Этьен стал читать объявление. Это было обращение Компании к шахтерам всех копей. Компания ставила их в известность, что, не желая взимать бесполезные штрафы за небрежное крепление, она решила применить новый способ оплаты добываемого угля. Отныне Компания будет платить за крепление особо, с каждого кубического метра дерева, спущенного в шахту и употребленного в дело, беря за основу количество, потребное для хорошей работы. Естественно, что плата за вагонетку добываемого угля должна быть пропорционально понижена с пятидесяти сантимов до сорока, принимая, впрочем, во внимание породу и отдаленность забоя. Далее следовал довольно запутанный расчет, которым силились доказать, будто снижение на десять сантимов за вагонетку вполне возмещается платой за крепление. В заключение было сказано, что Компания, желая дать возможность каждому убедиться в преимуществах, предоставляемых новым способом, решила проводить его в жизнь лишь с понедельника первого декабря.
— Эй вы, нельзя ли читать потише! — крикнул кассир. — Ничего не слышно.
Этьен дочитал до конца, не обращая внимания на замечание кассира. Голос его дрожал, и когда он кончил, все продолжали пристально смотреть на объявление. Оба углекопа, старый и молодой, казалось, ждали еще чего-то; потом они ушли с поникшей головой.

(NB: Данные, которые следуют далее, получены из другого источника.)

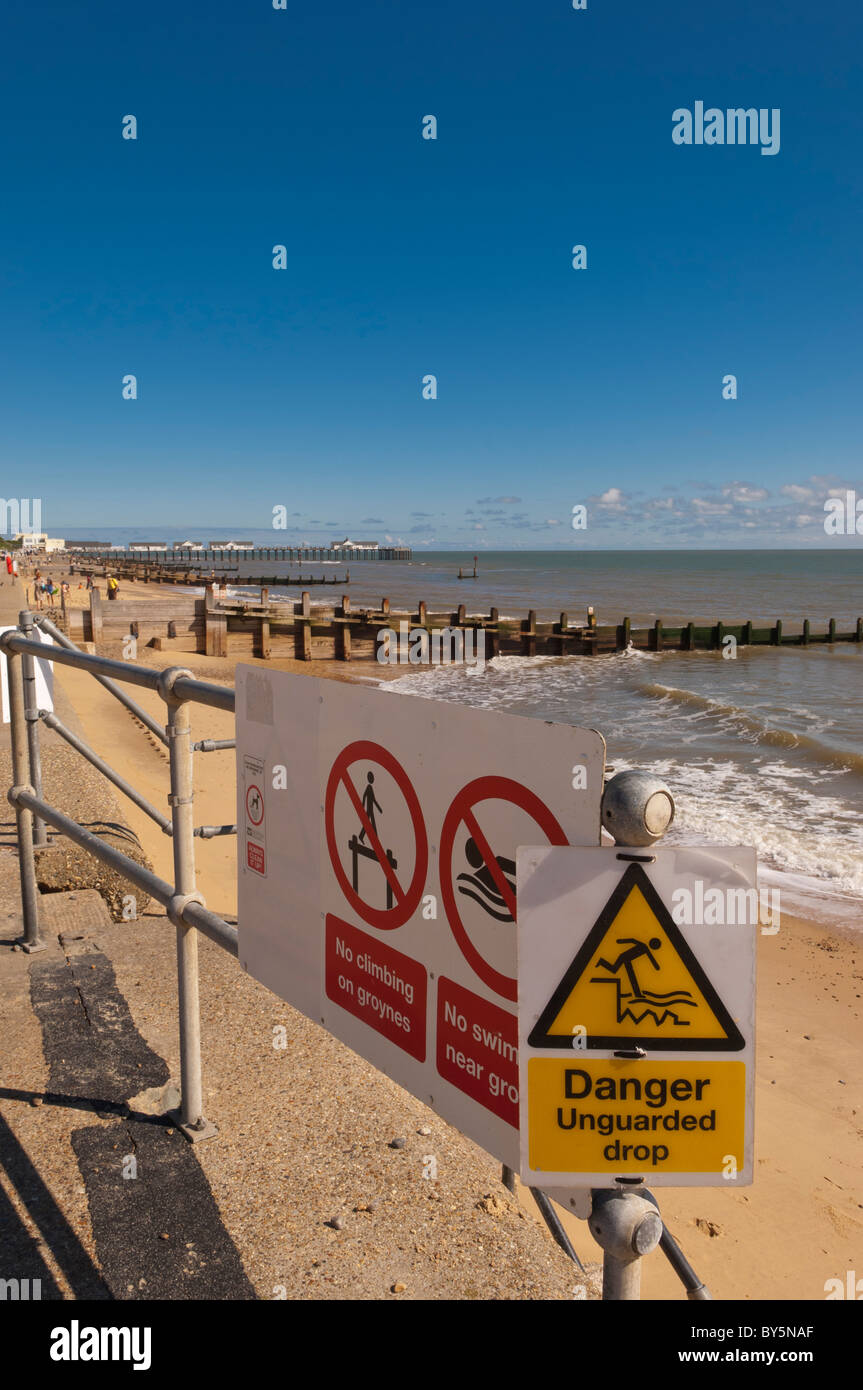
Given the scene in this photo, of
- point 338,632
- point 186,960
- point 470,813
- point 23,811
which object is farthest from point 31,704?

— Ну-ну! — пробормотал Маэ.
Он сел и спутник его тоже. Сосредоточенные, низко опустив голову, они что-то вычисляли, а к желтому объявлению продолжали подходить все новые вереницы людей. Что же, смеются над ними, что ли? Никогда они не выгонят за крепление тех десяти сантимов, которые сбавляют им за вагонетки. Самое большее, что они смогут получить, это восемь сантимов, а два сантима Компания украдет у них, не считая времени, которое займет эта кропотливая работа. Так вот к чему они стремились, — незаметным образом снизить заработную плату! Компания будет наводить экономию за счет углекопов.

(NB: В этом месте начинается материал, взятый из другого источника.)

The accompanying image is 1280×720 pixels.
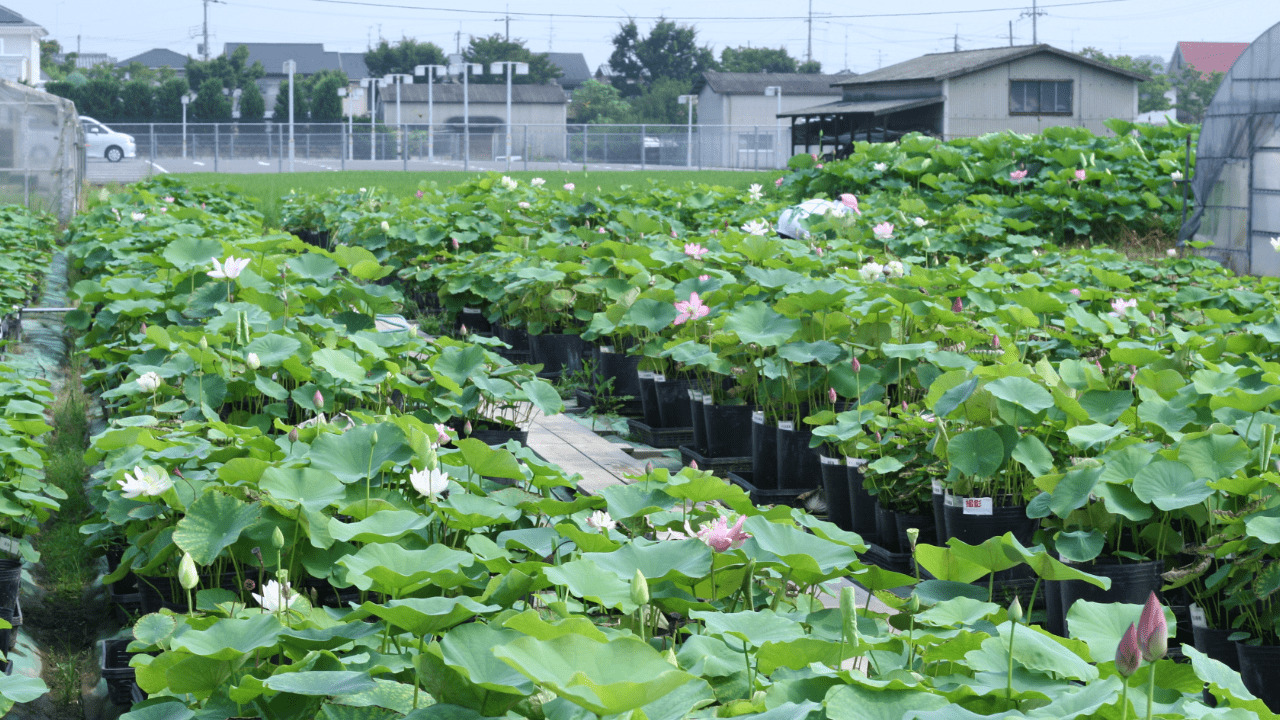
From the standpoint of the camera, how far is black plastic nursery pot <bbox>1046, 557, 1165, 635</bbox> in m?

— Черт возьми, черт возьми! — повторял Маэ, поднимая голову. — Мы будем истыми дураками, если согласимся!
Но в эту минуту перед окошком кассы никого не было, и он подошел за получкой. Чтобы не терять времени, деньги выдавались на руки старшему из артели, а тот уже сам распределял их между остальными.
— Маэ с товарищами, — сказал конторщик, — пласт Филоньер, забой номер семь.
Он стал искать в ведомостях, которые составлялись на основании листков, вырванных из расчетных книжек, куда надзиратели ежедневно вписывали число вагонеток, добытых в каждой артели. Затем повторил:
— Маэ с товарищами, пласт Филоньер, забой номер семь… Сто тридцать пять франков.
Кассир выложил деньги.
— Простите, сударь! — пробормотал взволнованный забойщик. — Это верно? Вы не ошиблись?
Дрожа мелкой дрожью, которая пробирала его насквозь, Маэ смотрел на ничтожную кучку денег, не решаясь ее взять. Правда, он не ожидал большой получки, но все же не представлял себе, что будет так мало, если только сам он не ошибся в подсчете. Когда он отдаст из этих денег то, что причитается Захарии, Этьену и товарищу, который заменяет Шаваля, у него останется самое большее пятьдесят франков на его долю и долю отца, Катрины и Жанлена.
— Нет, нет, я не ошибся, — ответил конторщик. — Надо вычесть два воскресенья и четыре дня простоя: всего получается девять рабочих дней.